:: About this exercise ::
Retyping the entries exactly is all that is required.
##### Records to use #####
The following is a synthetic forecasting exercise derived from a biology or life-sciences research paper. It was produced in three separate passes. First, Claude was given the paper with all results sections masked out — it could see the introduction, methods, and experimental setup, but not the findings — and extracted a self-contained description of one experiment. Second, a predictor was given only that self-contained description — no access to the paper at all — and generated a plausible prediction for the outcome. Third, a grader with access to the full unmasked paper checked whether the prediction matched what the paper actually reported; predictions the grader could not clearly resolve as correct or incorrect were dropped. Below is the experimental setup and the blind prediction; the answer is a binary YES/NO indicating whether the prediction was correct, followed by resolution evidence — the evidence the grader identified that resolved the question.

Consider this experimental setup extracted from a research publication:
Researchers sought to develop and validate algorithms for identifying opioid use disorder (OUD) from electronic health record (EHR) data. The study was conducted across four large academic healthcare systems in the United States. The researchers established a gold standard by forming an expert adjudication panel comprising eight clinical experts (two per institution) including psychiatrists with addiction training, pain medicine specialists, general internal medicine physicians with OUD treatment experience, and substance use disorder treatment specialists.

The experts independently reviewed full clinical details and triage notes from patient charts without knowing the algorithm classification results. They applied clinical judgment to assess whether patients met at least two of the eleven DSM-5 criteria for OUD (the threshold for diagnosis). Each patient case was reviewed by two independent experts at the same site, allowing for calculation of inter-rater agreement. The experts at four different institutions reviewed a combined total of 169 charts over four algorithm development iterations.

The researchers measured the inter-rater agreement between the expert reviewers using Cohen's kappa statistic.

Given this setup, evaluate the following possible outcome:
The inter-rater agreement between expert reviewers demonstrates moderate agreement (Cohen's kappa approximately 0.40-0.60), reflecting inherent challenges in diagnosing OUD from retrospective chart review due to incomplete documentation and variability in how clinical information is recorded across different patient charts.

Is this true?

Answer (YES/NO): NO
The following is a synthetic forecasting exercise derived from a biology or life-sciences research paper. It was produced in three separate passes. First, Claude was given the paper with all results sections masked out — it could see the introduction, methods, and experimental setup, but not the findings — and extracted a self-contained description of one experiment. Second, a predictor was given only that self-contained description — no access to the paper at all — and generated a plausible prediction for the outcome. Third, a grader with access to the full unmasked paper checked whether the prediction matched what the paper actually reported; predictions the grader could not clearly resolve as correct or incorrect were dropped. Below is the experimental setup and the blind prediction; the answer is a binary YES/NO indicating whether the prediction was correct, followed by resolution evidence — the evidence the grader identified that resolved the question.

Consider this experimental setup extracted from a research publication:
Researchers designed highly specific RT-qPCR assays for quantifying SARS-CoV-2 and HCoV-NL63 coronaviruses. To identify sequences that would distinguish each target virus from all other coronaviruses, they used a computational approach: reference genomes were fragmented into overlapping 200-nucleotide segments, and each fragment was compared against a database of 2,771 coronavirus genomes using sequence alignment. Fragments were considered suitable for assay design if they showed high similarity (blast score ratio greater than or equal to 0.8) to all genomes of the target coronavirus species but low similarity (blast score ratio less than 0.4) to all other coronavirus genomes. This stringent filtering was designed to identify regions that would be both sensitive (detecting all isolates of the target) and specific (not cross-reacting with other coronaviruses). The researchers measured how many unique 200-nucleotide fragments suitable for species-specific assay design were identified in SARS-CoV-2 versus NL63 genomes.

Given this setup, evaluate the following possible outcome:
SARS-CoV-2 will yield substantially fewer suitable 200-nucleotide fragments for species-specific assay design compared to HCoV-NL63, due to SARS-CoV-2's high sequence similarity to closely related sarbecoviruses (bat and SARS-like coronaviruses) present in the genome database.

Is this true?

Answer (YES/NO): YES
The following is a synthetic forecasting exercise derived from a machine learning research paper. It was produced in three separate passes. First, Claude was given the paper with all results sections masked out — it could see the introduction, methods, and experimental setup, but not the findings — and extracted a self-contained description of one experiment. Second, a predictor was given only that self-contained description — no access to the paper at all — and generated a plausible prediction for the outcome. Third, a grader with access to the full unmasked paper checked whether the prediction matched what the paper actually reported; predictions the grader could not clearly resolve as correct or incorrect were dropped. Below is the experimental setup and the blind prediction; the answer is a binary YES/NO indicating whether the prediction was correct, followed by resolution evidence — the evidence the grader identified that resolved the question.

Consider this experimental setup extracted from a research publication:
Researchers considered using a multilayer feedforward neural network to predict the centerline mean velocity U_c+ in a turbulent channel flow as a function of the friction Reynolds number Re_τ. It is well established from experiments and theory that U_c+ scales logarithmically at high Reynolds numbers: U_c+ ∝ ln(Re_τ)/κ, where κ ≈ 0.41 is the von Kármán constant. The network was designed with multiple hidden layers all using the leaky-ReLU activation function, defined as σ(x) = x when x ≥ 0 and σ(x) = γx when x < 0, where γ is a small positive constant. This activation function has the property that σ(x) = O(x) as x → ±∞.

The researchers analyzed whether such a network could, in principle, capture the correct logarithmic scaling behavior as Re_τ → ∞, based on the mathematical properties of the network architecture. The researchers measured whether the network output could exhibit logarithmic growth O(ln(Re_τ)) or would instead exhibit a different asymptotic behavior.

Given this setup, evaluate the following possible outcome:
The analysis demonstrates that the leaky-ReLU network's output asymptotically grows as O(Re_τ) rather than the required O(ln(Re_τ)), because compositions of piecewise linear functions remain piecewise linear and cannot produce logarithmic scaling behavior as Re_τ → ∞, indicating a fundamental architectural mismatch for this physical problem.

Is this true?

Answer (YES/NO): YES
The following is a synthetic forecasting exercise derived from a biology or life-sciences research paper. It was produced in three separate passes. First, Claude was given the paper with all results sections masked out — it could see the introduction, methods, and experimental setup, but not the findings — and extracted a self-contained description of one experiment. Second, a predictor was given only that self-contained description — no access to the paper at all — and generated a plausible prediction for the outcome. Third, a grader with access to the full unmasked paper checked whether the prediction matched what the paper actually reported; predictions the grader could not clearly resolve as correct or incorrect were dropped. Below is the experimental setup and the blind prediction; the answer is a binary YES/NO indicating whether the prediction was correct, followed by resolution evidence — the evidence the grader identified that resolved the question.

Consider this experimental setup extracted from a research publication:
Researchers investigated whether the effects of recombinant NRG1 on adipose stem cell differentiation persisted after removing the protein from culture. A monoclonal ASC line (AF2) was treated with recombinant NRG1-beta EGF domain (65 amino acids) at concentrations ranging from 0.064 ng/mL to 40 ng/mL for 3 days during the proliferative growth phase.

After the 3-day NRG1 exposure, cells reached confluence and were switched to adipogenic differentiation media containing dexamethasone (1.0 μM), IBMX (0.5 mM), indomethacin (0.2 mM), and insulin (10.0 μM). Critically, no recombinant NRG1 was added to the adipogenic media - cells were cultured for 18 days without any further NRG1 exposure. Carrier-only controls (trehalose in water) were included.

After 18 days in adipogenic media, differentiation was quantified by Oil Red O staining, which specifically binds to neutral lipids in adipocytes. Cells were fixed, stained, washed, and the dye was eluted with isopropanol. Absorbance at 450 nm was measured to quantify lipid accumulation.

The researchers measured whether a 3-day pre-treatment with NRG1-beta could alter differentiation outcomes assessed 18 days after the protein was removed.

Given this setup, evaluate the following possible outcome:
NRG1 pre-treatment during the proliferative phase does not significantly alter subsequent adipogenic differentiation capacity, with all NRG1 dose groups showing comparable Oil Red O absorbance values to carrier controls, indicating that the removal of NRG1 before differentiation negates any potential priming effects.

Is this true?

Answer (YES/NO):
#####
:: Exercise solution ::
The following is a synthetic forecasting exercise derived from a biology or life-sciences research paper. It was produced in three separate passes. First, Claude was given the paper with all results sections masked out — it could see the introduction, methods, and experimental setup, but not the findings — and extracted a self-contained description of one experiment. Second, a predictor was given only that self-contained description — no access to the paper at all — and generated a plausible prediction for the outcome. Third, a grader with access to the full unmasked paper checked whether the prediction matched what the paper actually reported; predictions the grader could not clearly resolve as correct or incorrect were dropped. Below is the experimental setup and the blind prediction; the answer is a binary YES/NO indicating whether the prediction was correct, followed by resolution evidence — the evidence the grader identified that resolved the question.

Consider this experimental setup extracted from a research publication:
Researchers sought to develop and validate algorithms for identifying opioid use disorder (OUD) from electronic health record (EHR) data. The study was conducted across four large academic healthcare systems in the United States. The researchers established a gold standard by forming an expert adjudication panel comprising eight clinical experts (two per institution) including psychiatrists with addiction training, pain medicine specialists, general internal medicine physicians with OUD treatment experience, and substance use disorder treatment specialists.

The experts independently reviewed full clinical details and triage notes from patient charts without knowing the algorithm classification results. They applied clinical judgment to assess whether patients met at least two of the eleven DSM-5 criteria for OUD (the threshold for diagnosis). Each patient case was reviewed by two independent experts at the same site, allowing for calculation of inter-rater agreement. The experts at four different institutions reviewed a combined total of 169 charts over four algorithm development iterations.

The researchers measured the inter-rater agreement between the expert reviewers using Cohen's kappa statistic.

Given this setup, evaluate the following possible outcome:
The inter-rater agreement between expert reviewers demonstrates moderate agreement (Cohen's kappa approximately 0.40-0.60), reflecting inherent challenges in diagnosing OUD from retrospective chart review due to incomplete documentation and variability in how clinical information is recorded across different patient charts.

Is this true?

Answer (YES/NO): NO
The following is a synthetic forecasting exercise derived from a biology or life-sciences research paper. It was produced in three separate passes. First, Claude was given the paper with all results sections masked out — it could see the introduction, methods, and experimental setup, but not the findings — and extracted a self-contained description of one experiment. Second, a predictor was given only that self-contained description — no access to the paper at all — and generated a plausible prediction for the outcome. Third, a grader with access to the full unmasked paper checked whether the prediction matched what the paper actually reported; predictions the grader could not clearly resolve as correct or incorrect were dropped. Below is the experimental setup and the blind prediction; the answer is a binary YES/NO indicating whether the prediction was correct, followed by resolution evidence — the evidence the grader identified that resolved the question.

Consider this experimental setup extracted from a research publication:
Researchers designed highly specific RT-qPCR assays for quantifying SARS-CoV-2 and HCoV-NL63 coronaviruses. To identify sequences that would distinguish each target virus from all other coronaviruses, they used a computational approach: reference genomes were fragmented into overlapping 200-nucleotide segments, and each fragment was compared against a database of 2,771 coronavirus genomes using sequence alignment. Fragments were considered suitable for assay design if they showed high similarity (blast score ratio greater than or equal to 0.8) to all genomes of the target coronavirus species but low similarity (blast score ratio less than 0.4) to all other coronavirus genomes. This stringent filtering was designed to identify regions that would be both sensitive (detecting all isolates of the target) and specific (not cross-reacting with other coronaviruses). The researchers measured how many unique 200-nucleotide fragments suitable for species-specific assay design were identified in SARS-CoV-2 versus NL63 genomes.

Given this setup, evaluate the following possible outcome:
SARS-CoV-2 will yield substantially fewer suitable 200-nucleotide fragments for species-specific assay design compared to HCoV-NL63, due to SARS-CoV-2's high sequence similarity to closely related sarbecoviruses (bat and SARS-like coronaviruses) present in the genome database.

Is this true?

Answer (YES/NO): YES
The following is a synthetic forecasting exercise derived from a machine learning research paper. It was produced in three separate passes. First, Claude was given the paper with all results sections masked out — it could see the introduction, methods, and experimental setup, but not the findings — and extracted a self-contained description of one experiment. Second, a predictor was given only that self-contained description — no access to the paper at all — and generated a plausible prediction for the outcome. Third, a grader with access to the full unmasked paper checked whether the prediction matched what the paper actually reported; predictions the grader could not clearly resolve as correct or incorrect were dropped. Below is the experimental setup and the blind prediction; the answer is a binary YES/NO indicating whether the prediction was correct, followed by resolution evidence — the evidence the grader identified that resolved the question.

Consider this experimental setup extracted from a research publication:
Researchers considered using a multilayer feedforward neural network to predict the centerline mean velocity U_c+ in a turbulent channel flow as a function of the friction Reynolds number Re_τ. It is well established from experiments and theory that U_c+ scales logarithmically at high Reynolds numbers: U_c+ ∝ ln(Re_τ)/κ, where κ ≈ 0.41 is the von Kármán constant. The network was designed with multiple hidden layers all using the leaky-ReLU activation function, defined as σ(x) = x when x ≥ 0 and σ(x) = γx when x < 0, where γ is a small positive constant. This activation function has the property that σ(x) = O(x) as x → ±∞.

The researchers analyzed whether such a network could, in principle, capture the correct logarithmic scaling behavior as Re_τ → ∞, based on the mathematical properties of the network architecture. The researchers measured whether the network output could exhibit logarithmic growth O(ln(Re_τ)) or would instead exhibit a different asymptotic behavior.

Given this setup, evaluate the following possible outcome:
The analysis demonstrates that the leaky-ReLU network's output asymptotically grows as O(Re_τ) rather than the required O(ln(Re_τ)), because compositions of piecewise linear functions remain piecewise linear and cannot produce logarithmic scaling behavior as Re_τ → ∞, indicating a fundamental architectural mismatch for this physical problem.

Is this true?

Answer (YES/NO): YES
The following is a synthetic forecasting exercise derived from a biology or life-sciences research paper. It was produced in three separate passes. First, Claude was given the paper with all results sections masked out — it could see the introduction, methods, and experimental setup, but not the findings — and extracted a self-contained description of one experiment. Second, a predictor was given only that self-contained description — no access to the paper at all — and generated a plausible prediction for the outcome. Third, a grader with access to the full unmasked paper checked whether the prediction matched what the paper actually reported; predictions the grader could not clearly resolve as correct or incorrect were dropped. Below is the experimental setup and the blind prediction; the answer is a binary YES/NO indicating whether the prediction was correct, followed by resolution evidence — the evidence the grader identified that resolved the question.

Consider this experimental setup extracted from a research publication:
Researchers investigated whether the effects of recombinant NRG1 on adipose stem cell differentiation persisted after removing the protein from culture. A monoclonal ASC line (AF2) was treated with recombinant NRG1-beta EGF domain (65 amino acids) at concentrations ranging from 0.064 ng/mL to 40 ng/mL for 3 days during the proliferative growth phase.

After the 3-day NRG1 exposure, cells reached confluence and were switched to adipogenic differentiation media containing dexamethasone (1.0 μM), IBMX (0.5 mM), indomethacin (0.2 mM), and insulin (10.0 μM). Critically, no recombinant NRG1 was added to the adipogenic media - cells were cultured for 18 days without any further NRG1 exposure. Carrier-only controls (trehalose in water) were included.

After 18 days in adipogenic media, differentiation was quantified by Oil Red O staining, which specifically binds to neutral lipids in adipocytes. Cells were fixed, stained, washed, and the dye was eluted with isopropanol. Absorbance at 450 nm was measured to quantify lipid accumulation.

The researchers measured whether a 3-day pre-treatment with NRG1-beta could alter differentiation outcomes assessed 18 days after the protein was removed.

Given this setup, evaluate the following possible outcome:
NRG1 pre-treatment during the proliferative phase does not significantly alter subsequent adipogenic differentiation capacity, with all NRG1 dose groups showing comparable Oil Red O absorbance values to carrier controls, indicating that the removal of NRG1 before differentiation negates any potential priming effects.

Is this true?

Answer (YES/NO):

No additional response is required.